- [Work to complete] Update the items below by changing "snapshot" to "photograph" throughout and keeping everything else the same. Leave the pictures out of your answer.

[Items contained in a dataset]
=======
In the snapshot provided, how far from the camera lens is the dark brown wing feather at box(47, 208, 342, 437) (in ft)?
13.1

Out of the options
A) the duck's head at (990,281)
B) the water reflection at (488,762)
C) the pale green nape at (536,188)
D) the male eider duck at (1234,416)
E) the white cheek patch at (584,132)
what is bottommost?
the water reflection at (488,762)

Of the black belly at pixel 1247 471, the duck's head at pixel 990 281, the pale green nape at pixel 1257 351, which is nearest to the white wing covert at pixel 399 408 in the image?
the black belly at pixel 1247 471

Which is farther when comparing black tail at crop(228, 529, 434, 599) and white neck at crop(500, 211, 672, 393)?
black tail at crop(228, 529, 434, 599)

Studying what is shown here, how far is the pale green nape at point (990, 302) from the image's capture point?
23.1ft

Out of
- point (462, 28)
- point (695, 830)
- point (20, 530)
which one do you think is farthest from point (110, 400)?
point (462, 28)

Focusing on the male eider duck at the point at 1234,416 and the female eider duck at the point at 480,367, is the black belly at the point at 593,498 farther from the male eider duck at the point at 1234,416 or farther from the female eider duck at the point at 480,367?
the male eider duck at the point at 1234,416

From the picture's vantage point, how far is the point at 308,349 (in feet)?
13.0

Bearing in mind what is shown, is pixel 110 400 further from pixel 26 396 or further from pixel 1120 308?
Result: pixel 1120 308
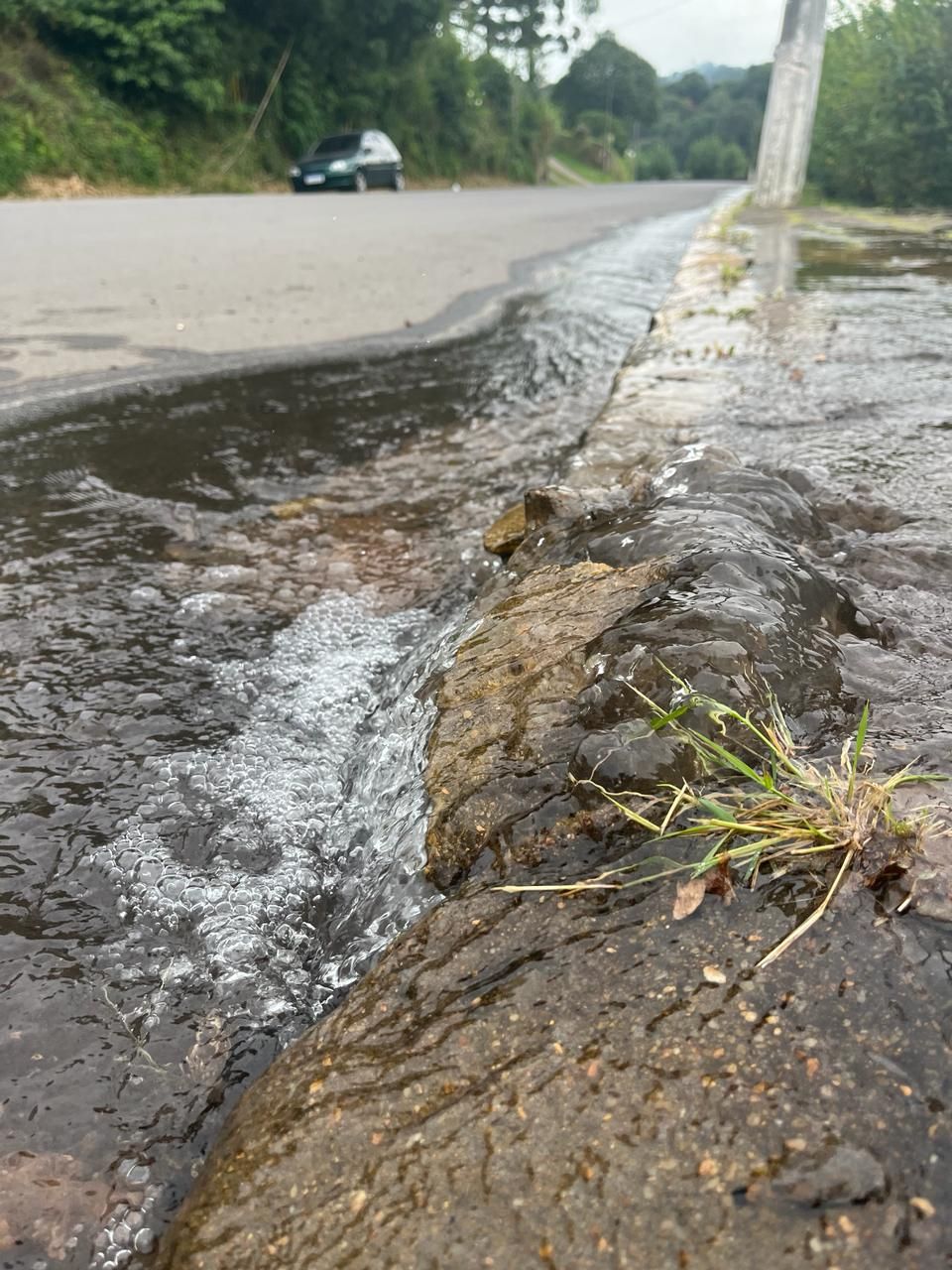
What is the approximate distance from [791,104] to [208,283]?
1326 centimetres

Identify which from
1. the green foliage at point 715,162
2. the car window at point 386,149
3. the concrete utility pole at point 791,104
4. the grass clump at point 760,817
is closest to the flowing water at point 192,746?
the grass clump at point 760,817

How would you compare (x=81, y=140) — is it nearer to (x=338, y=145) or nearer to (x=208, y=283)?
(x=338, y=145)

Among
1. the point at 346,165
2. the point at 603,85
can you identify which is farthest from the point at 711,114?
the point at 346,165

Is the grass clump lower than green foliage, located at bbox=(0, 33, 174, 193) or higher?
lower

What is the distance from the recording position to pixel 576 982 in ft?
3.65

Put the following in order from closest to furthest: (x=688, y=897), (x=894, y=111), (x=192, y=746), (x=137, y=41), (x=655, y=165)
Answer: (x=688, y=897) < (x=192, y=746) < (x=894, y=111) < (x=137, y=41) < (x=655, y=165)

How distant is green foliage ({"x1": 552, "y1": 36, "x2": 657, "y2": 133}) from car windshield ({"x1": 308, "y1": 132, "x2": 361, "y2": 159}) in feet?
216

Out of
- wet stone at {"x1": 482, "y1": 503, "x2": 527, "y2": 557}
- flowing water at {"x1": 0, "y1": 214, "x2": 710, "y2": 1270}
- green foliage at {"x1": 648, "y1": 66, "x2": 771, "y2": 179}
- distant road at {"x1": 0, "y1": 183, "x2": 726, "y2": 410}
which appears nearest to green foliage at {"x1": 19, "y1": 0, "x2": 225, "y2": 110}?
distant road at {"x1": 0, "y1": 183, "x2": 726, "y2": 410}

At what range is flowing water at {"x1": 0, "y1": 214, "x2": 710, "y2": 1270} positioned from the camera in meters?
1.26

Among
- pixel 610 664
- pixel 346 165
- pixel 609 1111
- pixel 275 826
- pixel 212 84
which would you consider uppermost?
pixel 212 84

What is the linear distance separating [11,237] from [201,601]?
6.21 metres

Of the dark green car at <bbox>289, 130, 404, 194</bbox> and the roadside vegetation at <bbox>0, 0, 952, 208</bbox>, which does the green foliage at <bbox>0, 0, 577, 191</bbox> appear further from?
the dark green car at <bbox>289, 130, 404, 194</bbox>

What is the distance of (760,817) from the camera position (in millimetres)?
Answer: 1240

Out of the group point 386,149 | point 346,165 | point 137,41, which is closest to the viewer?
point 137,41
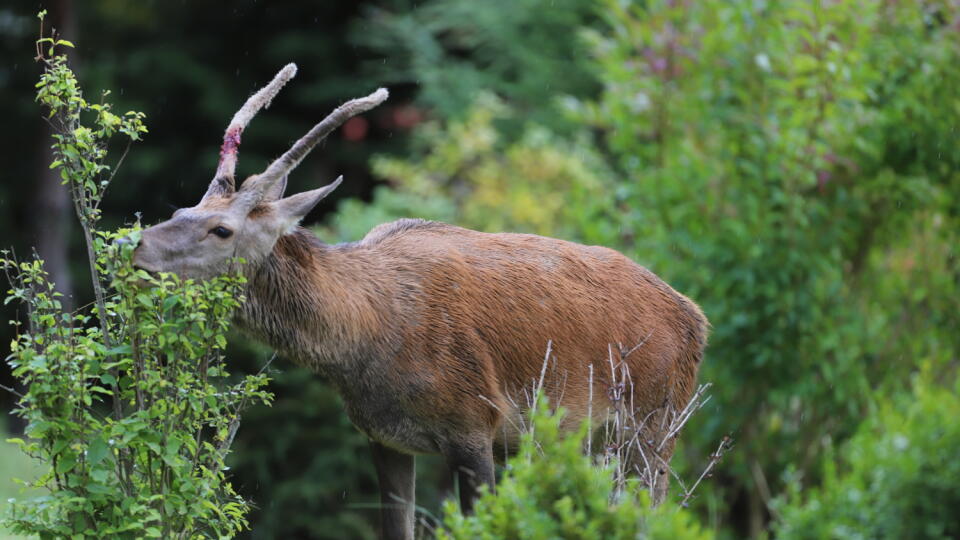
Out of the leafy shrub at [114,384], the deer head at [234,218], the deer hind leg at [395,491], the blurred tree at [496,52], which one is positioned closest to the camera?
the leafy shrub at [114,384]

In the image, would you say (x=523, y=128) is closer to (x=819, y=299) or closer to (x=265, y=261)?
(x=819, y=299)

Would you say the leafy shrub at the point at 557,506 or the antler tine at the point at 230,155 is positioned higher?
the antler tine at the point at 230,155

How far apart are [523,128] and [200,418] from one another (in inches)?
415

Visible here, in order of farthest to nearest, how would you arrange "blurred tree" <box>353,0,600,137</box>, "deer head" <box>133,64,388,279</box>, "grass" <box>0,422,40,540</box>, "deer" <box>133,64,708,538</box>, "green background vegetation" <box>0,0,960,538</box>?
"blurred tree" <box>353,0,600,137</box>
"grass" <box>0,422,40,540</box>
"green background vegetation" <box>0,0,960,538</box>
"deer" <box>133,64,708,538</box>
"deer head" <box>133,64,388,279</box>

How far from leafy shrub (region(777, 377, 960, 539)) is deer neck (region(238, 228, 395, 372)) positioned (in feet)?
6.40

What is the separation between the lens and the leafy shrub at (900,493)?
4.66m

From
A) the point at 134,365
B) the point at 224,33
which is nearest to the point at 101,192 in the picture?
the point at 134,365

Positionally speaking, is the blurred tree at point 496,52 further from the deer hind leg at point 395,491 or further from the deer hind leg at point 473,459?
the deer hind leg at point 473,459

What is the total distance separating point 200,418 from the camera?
=======
- [Expected answer]
In the photograph provided, how far from the camera lens is the dark brown wing feather at box(47, 208, 342, 437) (in ft)?
13.1

Out of the options
A) the duck's head at (990,281)
B) the water reflection at (488,762)
C) the pale green nape at (536,188)
D) the male eider duck at (1234,416)
E) the white cheek patch at (584,132)
what is bottommost?
the water reflection at (488,762)

Of the black belly at pixel 1247 471, the duck's head at pixel 990 281, the pale green nape at pixel 1257 351, which is nearest to the white wing covert at pixel 399 408 in the image?
the black belly at pixel 1247 471

Which is farther when comparing black tail at crop(228, 529, 434, 599) and white neck at crop(500, 211, 672, 393)?
black tail at crop(228, 529, 434, 599)

Studying what is shown here, how far is the pale green nape at point (990, 302) from the image's capture point?
23.1ft

Out of
- point (462, 28)
- point (695, 830)
- point (20, 530)
which one do you think is farthest from point (110, 400)?
point (462, 28)

Focusing on the male eider duck at the point at 1234,416 and the female eider duck at the point at 480,367, is the black belly at the point at 593,498 farther from the male eider duck at the point at 1234,416 or farther from the female eider duck at the point at 480,367?
the male eider duck at the point at 1234,416

From the picture's vantage point, how far is the point at 308,349 (in feet)?
13.0

Bearing in mind what is shown, is pixel 110 400 further from pixel 26 396 or further from pixel 1120 308?
Result: pixel 1120 308
What is the approximate distance from [791,104] to [208,283]?
1326 centimetres

Identify which from
1. the green foliage at point 715,162
2. the car window at point 386,149
3. the concrete utility pole at point 791,104
4. the grass clump at point 760,817
is closest to the flowing water at point 192,746?
the grass clump at point 760,817

How would you compare (x=81, y=140) — is it nearer to (x=338, y=145) or nearer to (x=208, y=283)?
(x=338, y=145)

Among
1. the point at 346,165
2. the point at 603,85
can you identify which is farthest from the point at 711,114?
the point at 346,165

Is the grass clump lower than green foliage, located at bbox=(0, 33, 174, 193) or higher?
lower

What is the distance from the recording position to pixel 576 982 in ft?
3.65

Put the following in order from closest to furthest: (x=688, y=897), (x=894, y=111), (x=192, y=746), (x=137, y=41), (x=655, y=165)
Answer: (x=688, y=897) < (x=192, y=746) < (x=894, y=111) < (x=137, y=41) < (x=655, y=165)

How distant is green foliage ({"x1": 552, "y1": 36, "x2": 657, "y2": 133}) from car windshield ({"x1": 308, "y1": 132, "x2": 361, "y2": 159}) in feet?
216

Out of
- wet stone at {"x1": 482, "y1": 503, "x2": 527, "y2": 557}
- flowing water at {"x1": 0, "y1": 214, "x2": 710, "y2": 1270}
- green foliage at {"x1": 648, "y1": 66, "x2": 771, "y2": 179}
- distant road at {"x1": 0, "y1": 183, "x2": 726, "y2": 410}
which appears nearest to green foliage at {"x1": 19, "y1": 0, "x2": 225, "y2": 110}?
distant road at {"x1": 0, "y1": 183, "x2": 726, "y2": 410}

At what range is flowing water at {"x1": 0, "y1": 214, "x2": 710, "y2": 1270} positioned from the camera in meters?
1.26

Among
- pixel 610 664
- pixel 346 165
- pixel 609 1111
- pixel 275 826
- pixel 212 84
which would you consider uppermost?
pixel 212 84

What is the linear distance separating [11,237] from [201,601]?
6.21 metres

Of the dark green car at <bbox>289, 130, 404, 194</bbox> and the roadside vegetation at <bbox>0, 0, 952, 208</bbox>, which does the green foliage at <bbox>0, 0, 577, 191</bbox> appear further from?
the dark green car at <bbox>289, 130, 404, 194</bbox>

What is the distance of (760,817) from the camera position (in millimetres)?
Answer: 1240

Out of the group point 386,149 | point 346,165 | point 137,41, which is closest to the viewer?
point 137,41
Out of the leafy shrub at [114,384], the deer head at [234,218], the deer hind leg at [395,491], the blurred tree at [496,52], which one is positioned closest to the camera?
the leafy shrub at [114,384]

In the image, would you say (x=523, y=128) is closer to (x=819, y=299) or closer to (x=265, y=261)?
(x=819, y=299)

Would you say the leafy shrub at the point at 557,506 or the antler tine at the point at 230,155 is positioned higher?
the antler tine at the point at 230,155

How far apart are [523,128] and [200,418] from one another (in inches)?
415

Visible here, in order of farthest to nearest, how would you arrange "blurred tree" <box>353,0,600,137</box>, "deer head" <box>133,64,388,279</box>, "grass" <box>0,422,40,540</box>, "deer" <box>133,64,708,538</box>, "green background vegetation" <box>0,0,960,538</box>?
"blurred tree" <box>353,0,600,137</box>
"grass" <box>0,422,40,540</box>
"green background vegetation" <box>0,0,960,538</box>
"deer" <box>133,64,708,538</box>
"deer head" <box>133,64,388,279</box>

How far from leafy shrub (region(777, 377, 960, 539)) is deer neck (region(238, 228, 395, 372)) positioned (in feet)?
6.40

What is the separation between the lens and the leafy shrub at (900,493)?
4.66m

From
A) the point at 134,365
B) the point at 224,33
which is nearest to the point at 101,192 in the picture?
the point at 134,365

Positionally speaking, is the blurred tree at point 496,52 further from the deer hind leg at point 395,491 or further from the deer hind leg at point 473,459?
the deer hind leg at point 473,459

What is the total distance separating point 200,418 from the camera?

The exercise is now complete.